:: Exercises ::
1. Translate this sentence from the passage on sex after sexual abuse into Spanish: "I hear people talk about how sex is supposed to be about connecting at a very deep level."
2. In the passage on sex after sexual abuse, what does the writer call "the million dollar question"?

:: Passage shown ::
↓
Is it possible to have a positive view of sex after sexual abuse? For me, this is the million dollar question. I truly do not know.

I can see where a woman (or man) who has had a “normal” sex life and then is raped can eventually get back to a place of having a positive view of sex again. However, is this possible for someone who was introduced to sex (rape) at such a young age that there never were positive associations with the act?

How do you take the exact same action and make it “bad” in one scenario but “good” in another? How do you take an action that was so emotionally (and possibly physically) damaging in one context and turn that into an “expression of love” in another? I feel like this is what society expects me to do, but I question whether that is even possible. Is it?

If you consider that my childhood was filled with rapes – by both men and women – and that those rapes were exceedingly painful for me (both physically and emotionally), how I am supposed to desire those same actions in order to say, “I love you,” to another person? It simply does not make sense to me.

I hear people talk about how sex is supposed to be about connecting at a very deep level. It is supposed to be about communicating how deeply you care about the other person. But that is simply not the case for me. To me, it is about another person using my body for his own gratification. As an adult, I choose to stay in a relationship that involves sex, and sex is an expected part of a marriage, but none of that adds up to me feeling like anything other than being a vessel for another person to feel gratified.

The act of sex does not make me feel loved and cherished. It makes me feel used. I am not sure how to get past that. I am also not sure if it is possible.

If you have once been in this place and have moved past it, I would love to hear your story. I would like to know that this is possible and get some tips on how to get there.
↑
:: Records shown ::
↓
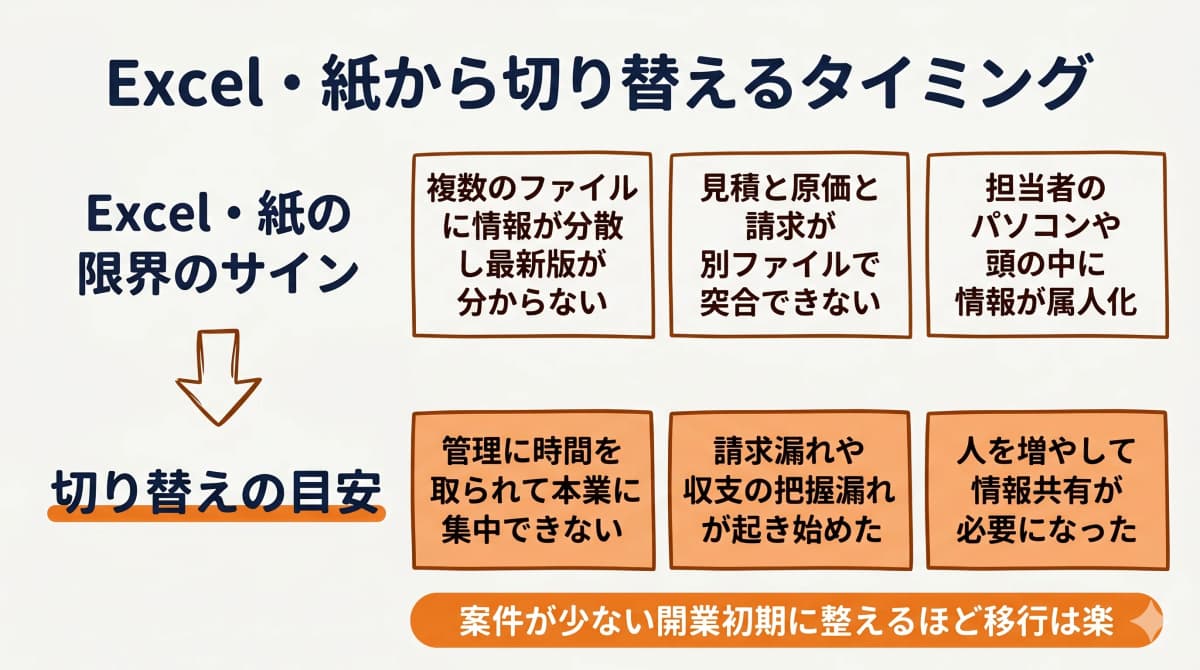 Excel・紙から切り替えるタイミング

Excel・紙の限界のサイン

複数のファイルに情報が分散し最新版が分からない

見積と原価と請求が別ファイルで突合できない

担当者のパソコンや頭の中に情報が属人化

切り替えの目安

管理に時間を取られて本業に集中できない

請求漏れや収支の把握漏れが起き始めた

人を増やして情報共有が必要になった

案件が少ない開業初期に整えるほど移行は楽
↑
:: Solutions ::
1. Oigo a la gente hablar de que el sexo supuestamente consiste en conectar a un nivel muy profundo.

2. Whether it is possible to have a positive view of sex after sexual abuse.